§ Activity
In the Chassahowitzka fishing thread below, how many trout and how many reds were caught on the first evening?

§ Text shown
*** Block opens ***
# Last Trip of the year: Chassahowitzka, Florida



## FlyWrecker (Apr 6, 2012)

Guides weekend off…had a trip cancel on me for Saturday because of the cold front. I decided to take advantage of the open day and fish with my friend Captain Randy Cribbs in Chassahowitzka because he was open, and the area is protected from the wind. 

He lives part-time in the last cabin out on John’s Island…no roads, no tv, no radio, electric comes from a gas generator, water comes from rain collected off the roof, and then there’s the outhouse…

We fished the first evening about a mile from the cabin. The fish started to bit at the second stop. We managed 10 trout, and 7 reds before the sun went down.

That night the winds increased to 25 knots, and the temp dropped to 39 degrees. That pushed the water out of the marsh, so we decided to work on the cabin, and scout the area, instead of fishing. 

Here are some photos to prove it…






































































































www.tampabaysightfishing.com


----------



## Dillusion (May 21, 2012)

Cool pics, nice flags in that photo.

Nice trout too...I thought we had that market cornered here on the east coast. Guess not


----------



## Shadowcast (Feb 26, 2008)

Amazing shots Tom!


----------



## FlyWrecker (Apr 6, 2012)

Thanks for the props...

Trout are on fire Everywhere! I was back out yesterday in St. Joseph's Sound right before the storm blew through. Caught 5 trout over 20 inches in 30 minutes...found several schools of reds, few tailing, but they were very spooky today, no players.


----------



## Windsplitter (Apr 23, 2007)

Thanks for the report and great pics, I love Chass


----------



## kooker (Feb 22, 2010)

What kind of camera and filtering program are you using?


----------



## FlyWrecker (Apr 6, 2012)

> What kind of camera and filtering program are you using?



Nothing special, old Canon 30D, EFS 17-85...post processing in Photoshop


----------
*** Block closes ***
§ Records shown
*** Block opens ***
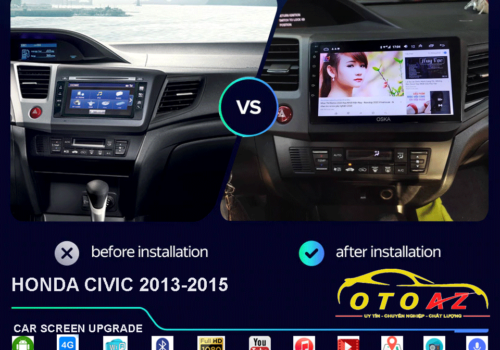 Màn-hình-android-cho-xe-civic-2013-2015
*** Block closes ***
*** Block opens ***
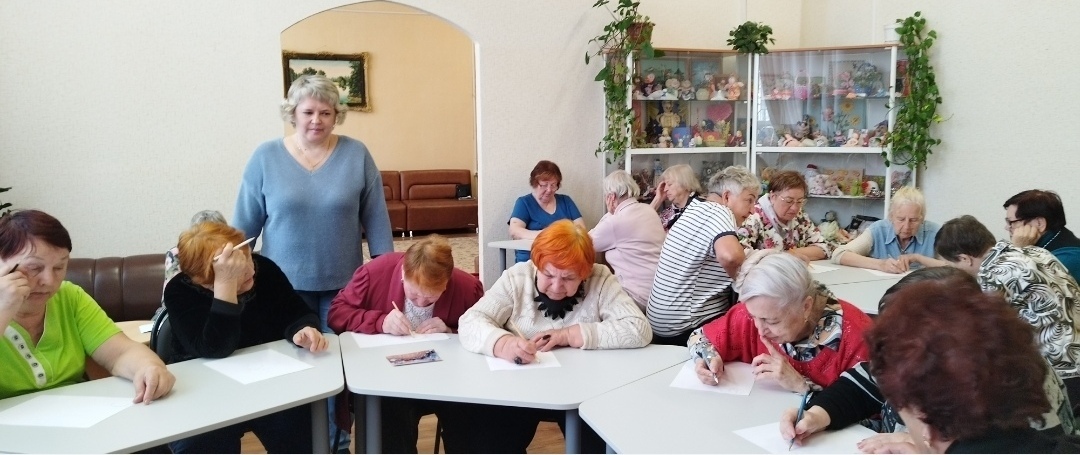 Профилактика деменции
*** Block closes ***
*** Block opens ***
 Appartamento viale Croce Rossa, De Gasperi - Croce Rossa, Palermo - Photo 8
*** Block closes ***
§ Task result
10 trout and 7 reds.